REQUIRED TASK A | In the passage on the Discomfort Dilemma, what is the first antidote?
REQUIRED TASK B | From the passage on the Discomfort Dilemma, reproduce the section that begins at the words "4. Plan rewards." and stop after "with the reward!".
REQUIRED TASK C | Write the next part of the passage on the Discomfort Dilemma, picking up after its final sentence.

QUOTED PASSAGE |
- - - - - - -
4. Plan rewards. When the Discomfort Dilemma is upon you, your mind won’t want to consider ways to reward yourself when you finish the task. It will want to keep pestering you about not doing the next step. Create a “rewards bank”—a massage, walk in the par, movie with a friend—and be sure to follow through with the reward!

The better prepared you are to meet the Discomfort Dilemma, the easier it will be to walk forward without “postponing” or “delaying.”

INCOMING!! TOOLS FOR MANAGING THE MOMENT
How to manage the moment when you’re standing in the midst of the Dilemma? The negative chatter is getting louder and more persuasive. You’re starting to lose ground, and need traction quickly. What do you do? Here are some tools you can grab quickly, in the midst of the Dilemma, to get back on track:

TOOL #1: Define the task. When the Discomfort Dilemma takes hold, it’s easy to confuse one call with twenty calls, and with the follow-ups to all those calls, and with all the other things you need to do that day like grocery shopping, a staff meeting, a report and your kid’s birthday party. Instead of one phone call, you’re looking at a huge miasma of “to do’s.” It’s staggering, and overwhelming. One task has become, in your mind, a shapeless and growing blob. There is no good place to begin, and so you have to retreat. The first antidote is to define clearly the one task that is actually before you. Is it one call? Polishing one part of your presentation? Write it down, and be very specific. Only let yourself write down that one task.
- - - - - - -
GIVEN INFORMATION |

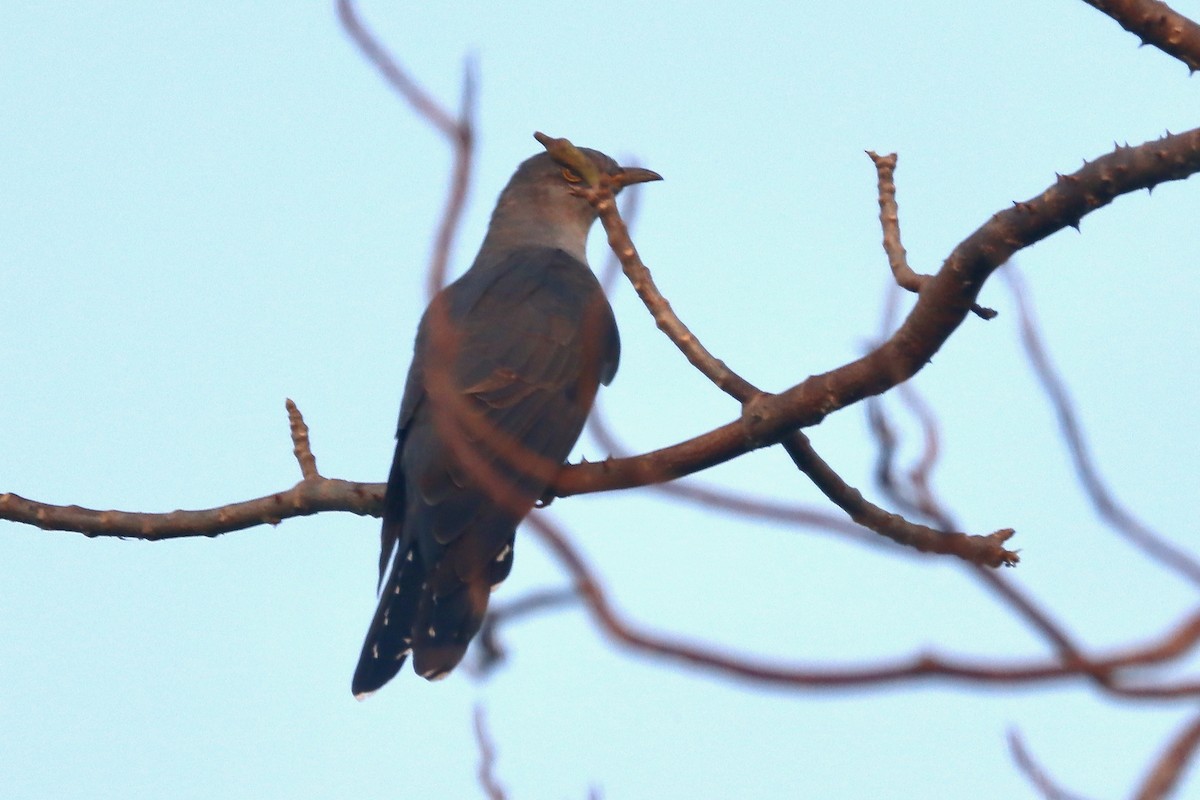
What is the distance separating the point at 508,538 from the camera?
488 centimetres

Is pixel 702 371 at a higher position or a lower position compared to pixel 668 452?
higher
- - - - - - -
EXERCISE RESPONSE A | To clearly define the one task that is actually before you.

EXERCISE RESPONSE B |
4. Plan rewards. When the Discomfort Dilemma is upon you, your mind won’t want to consider ways to reward yourself when you finish the task. It will want to keep pestering you about not doing the next step. Create a “rewards bank”—a massage, walk in the par, movie with a friend—and be sure to follow through with the reward!

EXERCISE RESPONSE C |
TOOL #2: Write down the chatter, and then turn it around. When you feel yourself succumbing to mental chatter’s siren call, take five minutes to write down everything it is saying. Again, putting these negative or fearful thoughts on paper, or in a computer file, places you in the observational position. You can observe them, rather than being them.

TOOL #3: Connect with your purpose. It’s easier to get where you’re going if you know why you are going there. Why is this particular task important? Your reason might be altruistic—to share your widget or vision with the world. It might be practical—to make money to pay the rent, or buy a car, or take the family on a great vacation. It might be all of these things. The purpose itself isn’t as important as the fact that you have one, and that you know what it is. That gives you the energy to get there.

TOOL #4: Be gentle with yourself. In the midst of the Discomfort Dilemma, we have a tendency to be harsh and punitive with ourselves. We want to be “disciplined.” We tell ourselves sternly, “Don’t you dare start mainlining that chocolate! Don’t you dare open that computer game!” This strategy almost always fails, and often produces exactly the opposite of the intended result. I have seen it turn fifty-year-old master sellers into recalcitrant teenagers who spit back, “Oh, YEAH!? Watch me!” Do what is there to be done, then let yourself relax into a feeling of accomplishment.

Mastering the Discomfort Dilemma makes you senior to any situation. You own the paradox of becoming more comfortable by doing the uncomfortable thing. That is a key to the Soul of Selling—and to a happy and successful life.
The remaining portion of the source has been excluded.